Moreover, lesson topic accounted for 17.32% of the class differences, which is in line with the findings of Aelterman et al. [20], who reported that lesson topic accounted for 19% of the class differences. In addition, students in the present study accumulated more MVPA during ball games. While only differences between ball games and fitness training reached significance, an inspection of the averages suggests that ball games differed from the three other lesson topics. The unequal distribution of the topics with an under-representation of racket games and artistic sports may have influenced our results. Overall, this finding favoring ball games in terms of students’ activity levels is in line with the study by Erwin et al. [23]. This study found that students displayed higher physical activity levels during team activities in comparison to individual activities, and Fairclough and Stratton [18] showed that students’ physical activity levels were the highest during team games in comparison to individual games, individual activities, and movement activities. However, in contrast to our findings, Aelterman et al. [20] found that students particularly engaged in less MVPA during racket games when compared to all other topics (i.e., ball games, artistic sports, and fitness training). Delextrat et al. [22] showed that students engaged in more MVPA during fitness training compared to artistic sports, while no such differences were found in the current study. Even though findings clearly differ across studies, all these studies consistently confirm the variability in percentage time spent in MVPA according to the lesson topic.
It appeared in the current study that lesson topic is more decisive for students’ MVPA levels during PE than teachers’ motivating style. In contrast to our expectations, we even found a trend toward a significant negative relation between teachers’ motivating style and students’ activity levels at the student level. To our knowledge, only one other study investigated teachers’ motivating style in relation to students’ physical activity levels during PE while taking the lesson topic into account [23]. These authors showed that lesson topic may interact with teachers’ style as students displayed the highest physical activity levels in lessons with team activities without the provision of choice as well as in lessons with individual activities with the provision of choice. The correlations of the current study also revealed that particularly teachers’ autonomy-support is related to students’ physical activity levels. Thus, it is possible that certain motivating strategies such as offering choice are of larger influence for students’ physical activity levels than others. Secondly, it appears that certain motivating strategies exert a different effect depending on lesson topic [23], which is an issue that is worth further exploration.

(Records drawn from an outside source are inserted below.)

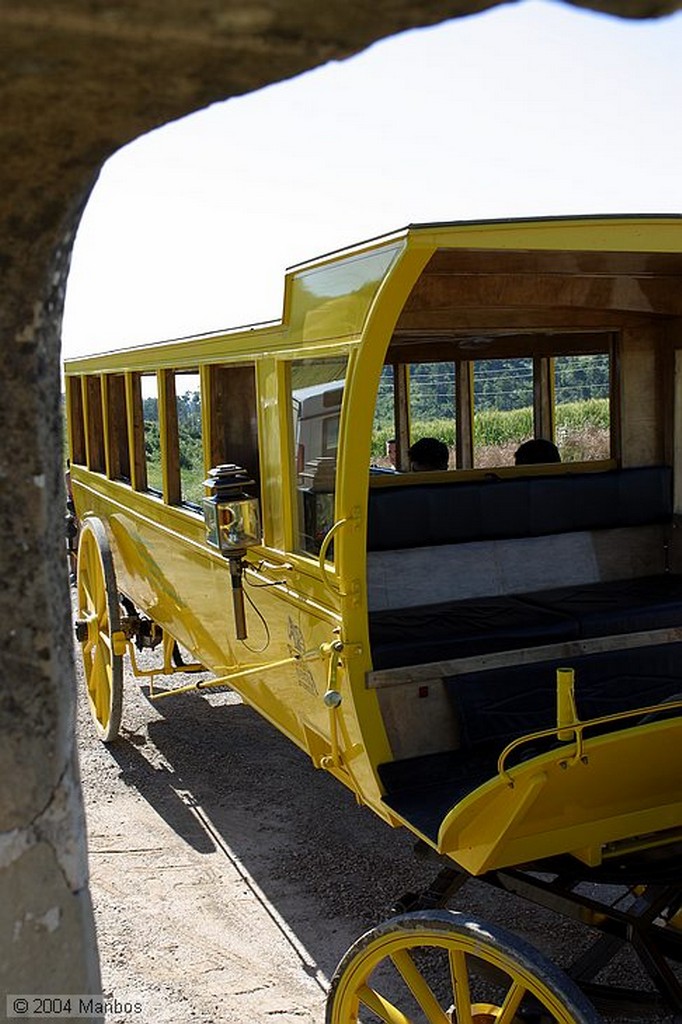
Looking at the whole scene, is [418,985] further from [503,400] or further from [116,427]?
[116,427]

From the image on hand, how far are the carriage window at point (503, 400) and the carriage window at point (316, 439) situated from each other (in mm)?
2363

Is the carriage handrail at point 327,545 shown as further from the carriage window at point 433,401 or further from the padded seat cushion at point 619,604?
the carriage window at point 433,401

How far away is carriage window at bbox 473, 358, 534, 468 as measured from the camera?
20.4 feet

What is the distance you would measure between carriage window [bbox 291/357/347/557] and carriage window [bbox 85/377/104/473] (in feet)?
13.6

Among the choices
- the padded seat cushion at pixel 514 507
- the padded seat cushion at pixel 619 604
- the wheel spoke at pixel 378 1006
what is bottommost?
the wheel spoke at pixel 378 1006

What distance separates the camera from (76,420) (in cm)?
880

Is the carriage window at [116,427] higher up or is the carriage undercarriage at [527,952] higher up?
the carriage window at [116,427]

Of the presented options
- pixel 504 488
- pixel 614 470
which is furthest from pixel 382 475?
pixel 614 470

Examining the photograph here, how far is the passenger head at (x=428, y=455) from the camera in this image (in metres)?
6.07

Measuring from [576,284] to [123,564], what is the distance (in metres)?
3.74

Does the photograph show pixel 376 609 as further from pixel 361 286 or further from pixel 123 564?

4.4. Practical Implications

A major concern rising from the results of this study is that students spent very low percentages of time in MVPA during the PE lesson. If increasing students’ MVPA levels during the lesson is the sole goal, it might be worthwhile to consider ball games, as students appear to accumulate more MVPA during these activities. Yet, it is important to acknowledge that PE has many other goals that are equally important. For instance, a major goal of PE is to enhance students’ personal and social skills [79], which may not necessarily be achieved more easily during ball games when compared to other lesson topics. Teachers are also recommended to adopt a motivating style to benefit both students’ and classes’ autonomous motivation for PE, while at the same time minimizing their controlling style to minimize students’ and classes’ controlled motivation and amotivation. Thus, future intervention studies should not only focus on developing teachers’ motivating style (an autonomy-supportive, structuring, and relatedness-supportive style), but should also raise awareness among teachers about the detrimental effects of a teachers’ controlling style and discourage teachers from adopting such a style.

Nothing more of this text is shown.